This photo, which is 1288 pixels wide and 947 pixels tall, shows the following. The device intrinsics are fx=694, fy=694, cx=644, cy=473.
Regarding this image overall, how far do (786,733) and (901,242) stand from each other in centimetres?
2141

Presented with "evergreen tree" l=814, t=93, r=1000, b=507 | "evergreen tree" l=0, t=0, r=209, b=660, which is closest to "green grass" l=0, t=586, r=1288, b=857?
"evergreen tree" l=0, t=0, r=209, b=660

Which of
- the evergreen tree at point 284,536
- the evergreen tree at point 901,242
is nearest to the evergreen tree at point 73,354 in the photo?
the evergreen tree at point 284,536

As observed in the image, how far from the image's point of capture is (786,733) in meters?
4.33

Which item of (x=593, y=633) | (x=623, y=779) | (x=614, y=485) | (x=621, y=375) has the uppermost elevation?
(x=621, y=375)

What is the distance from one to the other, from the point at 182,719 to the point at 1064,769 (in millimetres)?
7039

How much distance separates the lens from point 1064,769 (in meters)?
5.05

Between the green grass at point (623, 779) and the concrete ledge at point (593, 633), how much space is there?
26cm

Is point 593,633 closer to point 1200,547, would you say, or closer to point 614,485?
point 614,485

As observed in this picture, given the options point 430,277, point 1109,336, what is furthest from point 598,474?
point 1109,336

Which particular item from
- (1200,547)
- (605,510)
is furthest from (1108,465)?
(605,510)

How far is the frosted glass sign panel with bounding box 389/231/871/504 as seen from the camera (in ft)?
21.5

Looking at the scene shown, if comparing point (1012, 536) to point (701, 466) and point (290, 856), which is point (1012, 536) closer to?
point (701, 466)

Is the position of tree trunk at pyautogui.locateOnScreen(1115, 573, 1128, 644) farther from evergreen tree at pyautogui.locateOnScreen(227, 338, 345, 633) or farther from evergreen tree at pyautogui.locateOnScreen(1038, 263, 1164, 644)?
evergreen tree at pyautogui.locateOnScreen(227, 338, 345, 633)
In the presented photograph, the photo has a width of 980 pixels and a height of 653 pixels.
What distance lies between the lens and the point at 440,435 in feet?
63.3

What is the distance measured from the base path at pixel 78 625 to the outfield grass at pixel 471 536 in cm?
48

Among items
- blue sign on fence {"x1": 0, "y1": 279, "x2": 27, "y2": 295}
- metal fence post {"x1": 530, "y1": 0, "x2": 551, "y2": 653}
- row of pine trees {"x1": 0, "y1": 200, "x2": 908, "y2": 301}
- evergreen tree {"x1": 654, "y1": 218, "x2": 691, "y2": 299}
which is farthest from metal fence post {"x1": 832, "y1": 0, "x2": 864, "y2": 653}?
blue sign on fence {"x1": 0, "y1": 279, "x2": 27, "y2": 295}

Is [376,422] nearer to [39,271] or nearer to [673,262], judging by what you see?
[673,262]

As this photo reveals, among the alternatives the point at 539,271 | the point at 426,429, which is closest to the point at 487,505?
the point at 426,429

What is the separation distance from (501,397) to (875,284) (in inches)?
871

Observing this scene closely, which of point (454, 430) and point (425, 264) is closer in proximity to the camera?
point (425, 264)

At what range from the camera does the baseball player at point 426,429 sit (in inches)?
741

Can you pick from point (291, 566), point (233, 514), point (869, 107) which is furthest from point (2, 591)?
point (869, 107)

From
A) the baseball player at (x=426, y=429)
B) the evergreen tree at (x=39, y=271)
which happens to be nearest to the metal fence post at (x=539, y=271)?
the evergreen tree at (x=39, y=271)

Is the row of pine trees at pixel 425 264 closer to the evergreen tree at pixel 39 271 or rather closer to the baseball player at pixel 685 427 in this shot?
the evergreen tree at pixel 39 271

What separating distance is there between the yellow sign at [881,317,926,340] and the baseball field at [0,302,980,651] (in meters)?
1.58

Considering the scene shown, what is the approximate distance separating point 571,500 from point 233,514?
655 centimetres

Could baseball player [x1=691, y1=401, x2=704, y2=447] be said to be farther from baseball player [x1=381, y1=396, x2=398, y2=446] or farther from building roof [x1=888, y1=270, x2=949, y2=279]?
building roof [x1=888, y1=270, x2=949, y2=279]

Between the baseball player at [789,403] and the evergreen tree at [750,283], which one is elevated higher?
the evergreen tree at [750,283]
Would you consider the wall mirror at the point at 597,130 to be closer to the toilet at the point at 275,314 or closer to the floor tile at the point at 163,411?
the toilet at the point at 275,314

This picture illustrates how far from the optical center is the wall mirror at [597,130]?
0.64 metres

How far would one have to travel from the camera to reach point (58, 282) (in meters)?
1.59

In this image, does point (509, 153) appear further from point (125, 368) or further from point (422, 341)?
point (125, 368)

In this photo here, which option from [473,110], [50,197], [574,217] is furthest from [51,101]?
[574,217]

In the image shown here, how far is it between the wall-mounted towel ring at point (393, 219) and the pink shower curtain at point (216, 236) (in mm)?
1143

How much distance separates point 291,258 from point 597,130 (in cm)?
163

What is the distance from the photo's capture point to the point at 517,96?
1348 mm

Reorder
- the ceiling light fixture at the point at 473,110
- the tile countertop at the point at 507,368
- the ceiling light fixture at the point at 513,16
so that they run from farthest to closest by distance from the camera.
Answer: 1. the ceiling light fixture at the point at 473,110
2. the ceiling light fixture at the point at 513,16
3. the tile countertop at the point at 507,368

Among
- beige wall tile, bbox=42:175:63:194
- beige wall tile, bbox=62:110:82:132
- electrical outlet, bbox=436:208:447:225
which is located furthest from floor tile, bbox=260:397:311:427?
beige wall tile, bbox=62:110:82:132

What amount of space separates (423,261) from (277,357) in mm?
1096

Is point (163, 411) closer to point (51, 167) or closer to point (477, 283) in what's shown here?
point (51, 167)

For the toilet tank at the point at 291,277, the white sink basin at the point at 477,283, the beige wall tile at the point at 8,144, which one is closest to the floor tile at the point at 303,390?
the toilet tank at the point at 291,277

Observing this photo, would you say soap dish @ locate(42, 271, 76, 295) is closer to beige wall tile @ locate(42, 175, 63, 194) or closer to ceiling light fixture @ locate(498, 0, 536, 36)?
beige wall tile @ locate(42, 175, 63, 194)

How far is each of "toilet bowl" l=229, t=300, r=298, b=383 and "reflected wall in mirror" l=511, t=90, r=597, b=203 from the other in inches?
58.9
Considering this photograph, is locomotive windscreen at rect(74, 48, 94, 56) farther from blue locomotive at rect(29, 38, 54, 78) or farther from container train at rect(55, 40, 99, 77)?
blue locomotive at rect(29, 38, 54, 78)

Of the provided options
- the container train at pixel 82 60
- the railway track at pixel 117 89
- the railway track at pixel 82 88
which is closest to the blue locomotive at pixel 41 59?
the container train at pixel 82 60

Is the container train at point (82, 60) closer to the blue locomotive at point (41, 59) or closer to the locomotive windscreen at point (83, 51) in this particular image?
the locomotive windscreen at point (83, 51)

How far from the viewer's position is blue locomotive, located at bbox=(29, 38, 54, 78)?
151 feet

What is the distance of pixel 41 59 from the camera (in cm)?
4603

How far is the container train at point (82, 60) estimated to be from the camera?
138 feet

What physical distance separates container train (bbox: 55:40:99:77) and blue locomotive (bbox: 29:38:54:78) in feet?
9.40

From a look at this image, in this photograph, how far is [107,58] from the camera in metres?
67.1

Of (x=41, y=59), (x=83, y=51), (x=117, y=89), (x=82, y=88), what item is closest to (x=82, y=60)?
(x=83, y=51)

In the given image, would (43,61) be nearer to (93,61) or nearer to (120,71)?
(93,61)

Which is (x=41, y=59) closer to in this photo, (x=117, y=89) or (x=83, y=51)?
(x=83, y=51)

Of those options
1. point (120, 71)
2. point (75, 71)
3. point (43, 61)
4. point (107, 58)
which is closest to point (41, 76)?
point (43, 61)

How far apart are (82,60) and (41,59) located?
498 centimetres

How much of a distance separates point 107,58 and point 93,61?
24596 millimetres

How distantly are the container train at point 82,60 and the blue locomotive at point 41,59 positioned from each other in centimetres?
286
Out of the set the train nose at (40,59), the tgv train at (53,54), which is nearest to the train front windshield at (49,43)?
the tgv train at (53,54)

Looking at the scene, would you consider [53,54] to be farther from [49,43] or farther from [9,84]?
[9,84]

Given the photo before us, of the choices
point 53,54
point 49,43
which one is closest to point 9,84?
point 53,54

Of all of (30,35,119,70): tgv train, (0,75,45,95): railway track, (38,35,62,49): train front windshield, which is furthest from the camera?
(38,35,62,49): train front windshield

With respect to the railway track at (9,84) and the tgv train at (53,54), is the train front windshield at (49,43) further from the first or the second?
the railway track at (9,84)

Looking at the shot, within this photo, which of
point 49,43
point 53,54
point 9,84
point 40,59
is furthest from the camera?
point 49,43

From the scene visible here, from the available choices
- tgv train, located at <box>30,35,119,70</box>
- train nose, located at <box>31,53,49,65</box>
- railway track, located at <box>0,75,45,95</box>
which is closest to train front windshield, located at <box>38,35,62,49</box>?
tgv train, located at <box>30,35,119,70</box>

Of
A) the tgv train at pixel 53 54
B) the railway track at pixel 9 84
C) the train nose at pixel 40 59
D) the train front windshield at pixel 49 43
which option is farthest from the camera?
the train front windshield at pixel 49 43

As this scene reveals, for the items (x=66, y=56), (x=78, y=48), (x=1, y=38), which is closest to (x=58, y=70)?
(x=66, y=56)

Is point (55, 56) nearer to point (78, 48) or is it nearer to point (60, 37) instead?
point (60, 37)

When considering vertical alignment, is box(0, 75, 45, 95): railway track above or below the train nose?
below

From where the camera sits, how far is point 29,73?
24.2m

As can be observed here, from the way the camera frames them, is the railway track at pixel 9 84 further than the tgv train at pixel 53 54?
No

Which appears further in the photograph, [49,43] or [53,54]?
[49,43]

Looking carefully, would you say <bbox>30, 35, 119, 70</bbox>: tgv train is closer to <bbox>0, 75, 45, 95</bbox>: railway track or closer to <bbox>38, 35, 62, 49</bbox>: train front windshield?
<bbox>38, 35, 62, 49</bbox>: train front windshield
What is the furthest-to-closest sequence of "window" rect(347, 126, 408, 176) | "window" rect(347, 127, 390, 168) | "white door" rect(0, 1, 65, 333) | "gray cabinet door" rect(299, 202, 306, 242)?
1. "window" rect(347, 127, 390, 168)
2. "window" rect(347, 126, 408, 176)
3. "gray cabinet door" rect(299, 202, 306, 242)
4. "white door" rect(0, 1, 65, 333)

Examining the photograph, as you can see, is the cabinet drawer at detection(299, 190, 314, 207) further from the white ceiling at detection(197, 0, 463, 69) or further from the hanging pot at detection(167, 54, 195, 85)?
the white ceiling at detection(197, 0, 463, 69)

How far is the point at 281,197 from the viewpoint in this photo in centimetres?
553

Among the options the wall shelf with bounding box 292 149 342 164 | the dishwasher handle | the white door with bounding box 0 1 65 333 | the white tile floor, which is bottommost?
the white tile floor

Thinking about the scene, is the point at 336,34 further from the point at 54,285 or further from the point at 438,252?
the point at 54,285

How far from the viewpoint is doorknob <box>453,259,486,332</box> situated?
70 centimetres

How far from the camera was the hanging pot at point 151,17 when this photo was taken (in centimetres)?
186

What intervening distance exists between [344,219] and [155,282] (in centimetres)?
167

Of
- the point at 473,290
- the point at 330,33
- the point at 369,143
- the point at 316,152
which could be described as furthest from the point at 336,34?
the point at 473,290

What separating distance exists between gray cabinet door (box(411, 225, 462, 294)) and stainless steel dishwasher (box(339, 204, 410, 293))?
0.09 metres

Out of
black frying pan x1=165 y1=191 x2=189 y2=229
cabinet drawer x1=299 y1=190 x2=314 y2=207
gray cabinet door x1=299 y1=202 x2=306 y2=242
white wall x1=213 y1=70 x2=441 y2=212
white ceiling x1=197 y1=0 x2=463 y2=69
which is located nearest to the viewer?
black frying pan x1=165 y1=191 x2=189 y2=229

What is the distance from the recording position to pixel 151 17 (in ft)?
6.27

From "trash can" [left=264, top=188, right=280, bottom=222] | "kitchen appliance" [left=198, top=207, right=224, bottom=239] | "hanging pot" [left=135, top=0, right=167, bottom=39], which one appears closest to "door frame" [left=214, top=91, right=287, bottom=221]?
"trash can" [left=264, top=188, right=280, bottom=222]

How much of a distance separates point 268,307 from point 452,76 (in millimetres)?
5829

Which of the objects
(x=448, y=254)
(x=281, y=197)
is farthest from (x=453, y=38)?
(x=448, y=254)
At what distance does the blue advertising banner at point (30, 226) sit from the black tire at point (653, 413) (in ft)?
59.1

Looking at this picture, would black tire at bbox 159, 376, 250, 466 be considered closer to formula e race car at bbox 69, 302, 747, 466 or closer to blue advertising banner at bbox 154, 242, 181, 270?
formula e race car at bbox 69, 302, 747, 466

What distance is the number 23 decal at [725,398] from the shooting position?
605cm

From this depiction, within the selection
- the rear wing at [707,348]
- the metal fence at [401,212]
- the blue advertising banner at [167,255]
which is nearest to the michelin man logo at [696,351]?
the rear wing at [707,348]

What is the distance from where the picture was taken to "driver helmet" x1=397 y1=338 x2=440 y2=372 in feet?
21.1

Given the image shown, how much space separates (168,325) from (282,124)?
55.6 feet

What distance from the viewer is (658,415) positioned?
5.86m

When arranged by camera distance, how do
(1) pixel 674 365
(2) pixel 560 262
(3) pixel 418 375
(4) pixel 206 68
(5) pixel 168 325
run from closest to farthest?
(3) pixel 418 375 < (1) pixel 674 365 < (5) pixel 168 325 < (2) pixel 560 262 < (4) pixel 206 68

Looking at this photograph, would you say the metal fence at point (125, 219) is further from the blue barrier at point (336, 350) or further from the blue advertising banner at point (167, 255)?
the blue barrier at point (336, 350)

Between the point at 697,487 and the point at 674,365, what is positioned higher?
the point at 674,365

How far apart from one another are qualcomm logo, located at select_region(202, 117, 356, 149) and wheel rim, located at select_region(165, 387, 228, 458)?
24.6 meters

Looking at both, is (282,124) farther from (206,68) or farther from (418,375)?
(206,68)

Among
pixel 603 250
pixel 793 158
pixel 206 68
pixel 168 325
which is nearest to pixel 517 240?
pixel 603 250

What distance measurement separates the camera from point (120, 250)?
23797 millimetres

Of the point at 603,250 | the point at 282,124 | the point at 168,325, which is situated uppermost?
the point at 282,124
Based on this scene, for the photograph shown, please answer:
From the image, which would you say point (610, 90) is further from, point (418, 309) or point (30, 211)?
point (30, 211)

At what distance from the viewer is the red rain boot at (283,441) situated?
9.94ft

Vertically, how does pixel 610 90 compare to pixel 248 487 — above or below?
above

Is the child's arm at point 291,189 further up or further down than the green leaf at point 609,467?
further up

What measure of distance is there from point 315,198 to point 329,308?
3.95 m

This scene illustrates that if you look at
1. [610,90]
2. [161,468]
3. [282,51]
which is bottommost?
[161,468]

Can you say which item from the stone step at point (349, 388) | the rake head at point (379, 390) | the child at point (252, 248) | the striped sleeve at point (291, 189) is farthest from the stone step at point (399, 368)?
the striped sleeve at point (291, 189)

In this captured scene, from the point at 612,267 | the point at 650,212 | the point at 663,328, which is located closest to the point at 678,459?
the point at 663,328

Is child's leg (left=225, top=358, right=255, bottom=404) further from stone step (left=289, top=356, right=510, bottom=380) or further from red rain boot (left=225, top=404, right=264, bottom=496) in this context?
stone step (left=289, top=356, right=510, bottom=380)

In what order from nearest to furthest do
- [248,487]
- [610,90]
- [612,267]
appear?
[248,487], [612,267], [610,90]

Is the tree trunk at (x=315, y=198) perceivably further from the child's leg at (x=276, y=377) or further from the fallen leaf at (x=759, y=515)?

....

> [Work to be completed]: Take the line that contains "What distance measurement" and every line after it through the end of the listing above, and repeat them exactly.

> [Exercise result]:
What distance measurement separates the camera from point (120, 250)?
23797 millimetres

Of the point at 603,250 | the point at 282,124 | the point at 168,325, which is situated uppermost?
the point at 282,124
Based on this scene, for the photograph shown, please answer:
From the image, which would you say point (610, 90) is further from, point (418, 309) or point (30, 211)?
point (30, 211)

At what distance from the viewer is the red rain boot at (283,441) situated?
9.94ft

Vertically, how does pixel 610 90 compare to pixel 248 487 — above or below?
above

Is the child's arm at point 291,189 further up or further down than the green leaf at point 609,467?
further up

What measure of distance is there from point 315,198 to point 329,308?
3.95 m

This scene illustrates that if you look at
1. [610,90]
2. [161,468]
3. [282,51]
which is bottommost?
[161,468]

Can you say which item from the stone step at point (349, 388) | the rake head at point (379, 390) | the child at point (252, 248) | the striped sleeve at point (291, 189) is farthest from the stone step at point (399, 368)?
the striped sleeve at point (291, 189)

In this captured scene, from the point at 612,267 | the point at 650,212 | the point at 663,328, which is located closest to the point at 678,459?
the point at 663,328

Is child's leg (left=225, top=358, right=255, bottom=404) further from stone step (left=289, top=356, right=510, bottom=380) or further from red rain boot (left=225, top=404, right=264, bottom=496) in this context?
stone step (left=289, top=356, right=510, bottom=380)

In what order from nearest to furthest do
- [248,487]
- [610,90]
- [612,267]
appear?
[248,487], [612,267], [610,90]

Is the tree trunk at (x=315, y=198) perceivably further from the child's leg at (x=276, y=377) or further from the fallen leaf at (x=759, y=515)?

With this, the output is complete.